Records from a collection
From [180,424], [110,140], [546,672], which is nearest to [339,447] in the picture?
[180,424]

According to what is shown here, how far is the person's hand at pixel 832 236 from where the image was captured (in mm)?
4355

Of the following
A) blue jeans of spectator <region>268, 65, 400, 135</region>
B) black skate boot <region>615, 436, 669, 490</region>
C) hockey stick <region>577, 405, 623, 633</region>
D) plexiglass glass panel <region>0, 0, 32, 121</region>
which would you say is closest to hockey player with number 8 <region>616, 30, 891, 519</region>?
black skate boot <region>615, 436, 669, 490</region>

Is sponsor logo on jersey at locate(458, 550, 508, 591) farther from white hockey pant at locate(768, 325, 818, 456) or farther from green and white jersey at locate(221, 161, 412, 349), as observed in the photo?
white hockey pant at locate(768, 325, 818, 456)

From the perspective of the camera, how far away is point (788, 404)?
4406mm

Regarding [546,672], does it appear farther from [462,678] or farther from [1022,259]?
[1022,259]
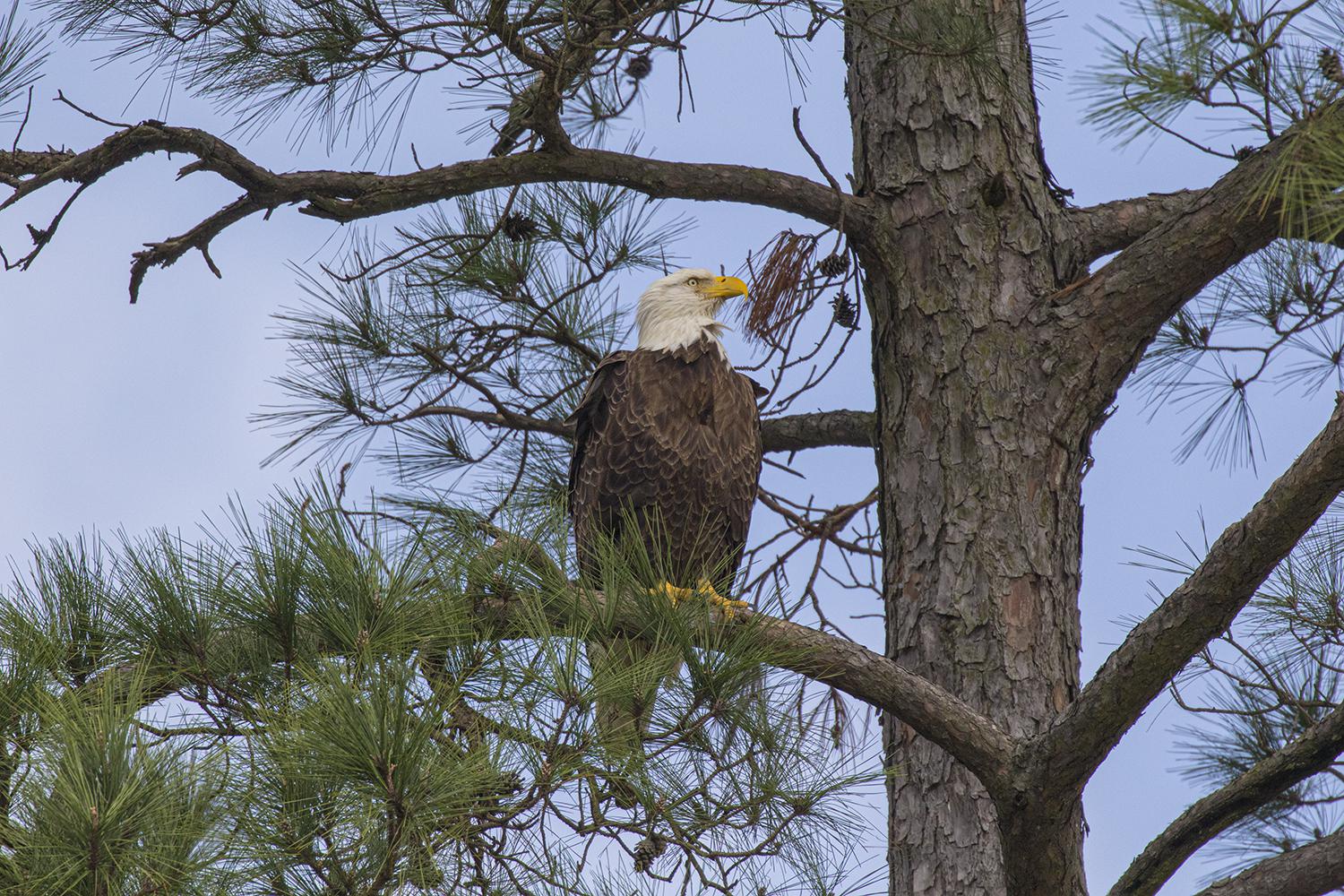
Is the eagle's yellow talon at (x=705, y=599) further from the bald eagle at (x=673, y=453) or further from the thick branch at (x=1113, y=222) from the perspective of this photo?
the thick branch at (x=1113, y=222)

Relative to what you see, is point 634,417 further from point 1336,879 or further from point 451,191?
point 1336,879

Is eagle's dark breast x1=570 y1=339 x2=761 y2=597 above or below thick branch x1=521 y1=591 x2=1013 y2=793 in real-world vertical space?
above

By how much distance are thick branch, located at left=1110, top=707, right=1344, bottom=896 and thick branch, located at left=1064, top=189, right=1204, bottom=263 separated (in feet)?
5.47

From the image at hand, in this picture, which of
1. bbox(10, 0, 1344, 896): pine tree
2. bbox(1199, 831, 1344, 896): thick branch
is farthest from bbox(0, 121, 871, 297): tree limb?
bbox(1199, 831, 1344, 896): thick branch

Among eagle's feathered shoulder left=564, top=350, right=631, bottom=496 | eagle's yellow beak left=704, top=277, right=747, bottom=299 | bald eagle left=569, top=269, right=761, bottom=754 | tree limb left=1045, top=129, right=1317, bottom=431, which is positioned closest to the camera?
tree limb left=1045, top=129, right=1317, bottom=431

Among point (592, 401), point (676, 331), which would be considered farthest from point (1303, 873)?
A: point (676, 331)

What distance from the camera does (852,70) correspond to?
4121mm

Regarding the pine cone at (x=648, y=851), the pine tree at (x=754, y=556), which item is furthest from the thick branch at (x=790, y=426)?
the pine cone at (x=648, y=851)

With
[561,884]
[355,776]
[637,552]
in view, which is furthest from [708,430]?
[355,776]

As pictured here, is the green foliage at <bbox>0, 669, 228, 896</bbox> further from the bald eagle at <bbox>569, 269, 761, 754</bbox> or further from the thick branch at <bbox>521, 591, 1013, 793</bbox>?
the bald eagle at <bbox>569, 269, 761, 754</bbox>

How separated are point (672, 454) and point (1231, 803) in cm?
194

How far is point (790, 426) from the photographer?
457 cm

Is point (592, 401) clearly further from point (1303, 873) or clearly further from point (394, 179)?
point (1303, 873)

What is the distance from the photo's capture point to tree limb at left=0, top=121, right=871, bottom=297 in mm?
3328
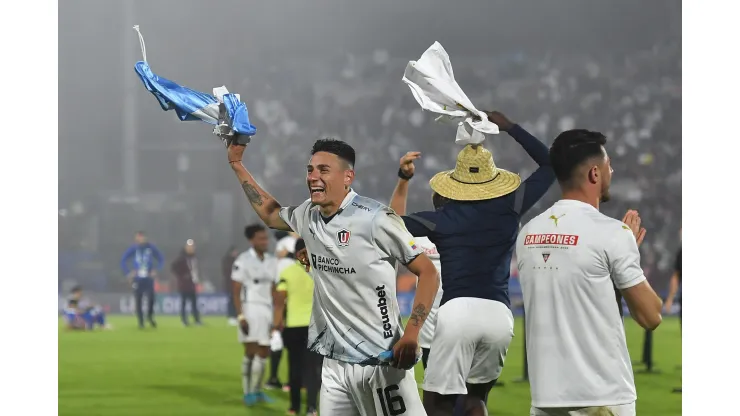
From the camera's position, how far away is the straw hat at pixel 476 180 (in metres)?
5.35

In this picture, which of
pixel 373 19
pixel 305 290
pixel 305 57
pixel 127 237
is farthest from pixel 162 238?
pixel 305 290

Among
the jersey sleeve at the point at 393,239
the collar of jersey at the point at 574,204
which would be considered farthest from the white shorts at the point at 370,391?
the collar of jersey at the point at 574,204

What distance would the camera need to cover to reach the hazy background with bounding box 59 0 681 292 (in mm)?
24375

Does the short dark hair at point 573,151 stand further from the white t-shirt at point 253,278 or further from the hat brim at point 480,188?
the white t-shirt at point 253,278

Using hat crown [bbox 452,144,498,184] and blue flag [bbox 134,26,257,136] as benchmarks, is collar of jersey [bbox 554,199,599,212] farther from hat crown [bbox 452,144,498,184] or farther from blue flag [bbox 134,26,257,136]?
blue flag [bbox 134,26,257,136]

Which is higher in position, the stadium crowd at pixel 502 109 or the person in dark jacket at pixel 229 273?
the stadium crowd at pixel 502 109

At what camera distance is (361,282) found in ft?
14.9

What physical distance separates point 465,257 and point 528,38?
2125 cm

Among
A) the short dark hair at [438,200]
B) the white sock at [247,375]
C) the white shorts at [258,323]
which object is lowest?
the white sock at [247,375]

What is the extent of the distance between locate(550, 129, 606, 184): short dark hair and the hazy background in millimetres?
19490

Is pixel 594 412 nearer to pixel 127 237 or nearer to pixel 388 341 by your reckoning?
pixel 388 341

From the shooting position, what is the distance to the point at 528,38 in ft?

Request: Rewrite all of the data above, substituting "ice hockey stick" for every occurrence of "hockey stick" and leaving everything else unchanged. Omit the pictures from the response.

The completed task:
From [180,424], [110,140], [546,672], which is nearest to [339,447] in the picture?
[180,424]

According to what is shown here, how far is the person's hand at pixel 832 236 from where the image was captured (in mm)?
4355

Of the following
A) blue jeans of spectator <region>268, 65, 400, 135</region>
B) black skate boot <region>615, 436, 669, 490</region>
C) ice hockey stick <region>577, 405, 623, 633</region>
D) plexiglass glass panel <region>0, 0, 32, 121</region>
which would you say is closest to hockey player with number 8 <region>616, 30, 891, 519</region>?
black skate boot <region>615, 436, 669, 490</region>

Is sponsor logo on jersey at locate(458, 550, 508, 591) farther from white hockey pant at locate(768, 325, 818, 456) or farther from green and white jersey at locate(221, 161, 412, 349), as observed in the photo?
white hockey pant at locate(768, 325, 818, 456)

From the perspective of the camera, how far away is point (788, 404)?
4406mm

Regarding [546,672], does it appear farther from [462,678] or farther from [1022,259]?
[1022,259]
Is the eagle's yellow talon at (x=705, y=599) further from the bald eagle at (x=673, y=453) or further from the thick branch at (x=1113, y=222) from the perspective of this photo?
the thick branch at (x=1113, y=222)

Relative to what you see, is point 634,417 further from point 1336,879 or further from point 451,191?
point 1336,879

Is eagle's dark breast x1=570 y1=339 x2=761 y2=597 above or below thick branch x1=521 y1=591 x2=1013 y2=793 in real-world vertical space?
above

By how much distance are thick branch, located at left=1110, top=707, right=1344, bottom=896 and thick branch, located at left=1064, top=189, right=1204, bottom=263 separated (in feet)?
5.47

From the image at hand, in this picture, which of
1. bbox(10, 0, 1344, 896): pine tree
2. bbox(1199, 831, 1344, 896): thick branch
is farthest from bbox(0, 121, 871, 297): tree limb?
bbox(1199, 831, 1344, 896): thick branch

Among eagle's feathered shoulder left=564, top=350, right=631, bottom=496 | eagle's yellow beak left=704, top=277, right=747, bottom=299 | bald eagle left=569, top=269, right=761, bottom=754 | tree limb left=1045, top=129, right=1317, bottom=431, which is positioned closest to the camera?
tree limb left=1045, top=129, right=1317, bottom=431

Among point (592, 401), point (676, 331), which would be considered farthest from point (1303, 873)?
A: point (676, 331)

What distance from the camera does (852,70) correspond to?
4121mm

Regarding the pine cone at (x=648, y=851), the pine tree at (x=754, y=556), which item is furthest from the thick branch at (x=790, y=426)?
the pine cone at (x=648, y=851)

With
[561,884]
[355,776]
[637,552]
in view, which is furthest from [708,430]?
[355,776]

As pictured here, is the green foliage at <bbox>0, 669, 228, 896</bbox> further from the bald eagle at <bbox>569, 269, 761, 754</bbox> or further from the thick branch at <bbox>521, 591, 1013, 793</bbox>?
the bald eagle at <bbox>569, 269, 761, 754</bbox>

How separated are point (672, 454) and point (1231, 803) in cm?
194

How far is point (790, 426) from the photographer?
457 cm

Is point (592, 401) clearly further from point (1303, 873) or clearly further from point (394, 179)?
point (1303, 873)

What is the distance from the photo's capture point to tree limb at left=0, top=121, right=871, bottom=297 in mm?
3328
From the camera's position, how far away is the straw hat at pixel 476 180 (in metres)?
5.35

In this picture, which of
pixel 373 19
pixel 305 290
pixel 305 57
pixel 127 237
is farthest from pixel 162 238?
pixel 305 290

Among
the jersey sleeve at the point at 393,239
the collar of jersey at the point at 574,204
which would be considered farthest from the white shorts at the point at 370,391?
the collar of jersey at the point at 574,204

What distance would the camera need to cover to reach the hazy background with bounding box 59 0 681 292 (in mm)?
24375

Does the short dark hair at point 573,151 stand further from the white t-shirt at point 253,278 or further from the hat brim at point 480,188?
the white t-shirt at point 253,278

Using hat crown [bbox 452,144,498,184] and blue flag [bbox 134,26,257,136] as benchmarks, is collar of jersey [bbox 554,199,599,212] farther from hat crown [bbox 452,144,498,184] or farther from blue flag [bbox 134,26,257,136]?
blue flag [bbox 134,26,257,136]

Which is higher in position, the stadium crowd at pixel 502 109 or the person in dark jacket at pixel 229 273?
the stadium crowd at pixel 502 109

At what camera distance is (361,282) found in ft?
14.9

What physical distance separates point 465,257 and point 528,38?
2125 cm

Among
A) the short dark hair at [438,200]
B) the white sock at [247,375]
C) the white shorts at [258,323]
which object is lowest?
the white sock at [247,375]

What is the extent of the distance between locate(550, 129, 606, 184): short dark hair and the hazy background in millimetres?
19490

Is pixel 594 412 nearer to pixel 127 237 or nearer to pixel 388 341 by your reckoning?
pixel 388 341

From the shooting position, what is the distance to the point at 528,38 in ft?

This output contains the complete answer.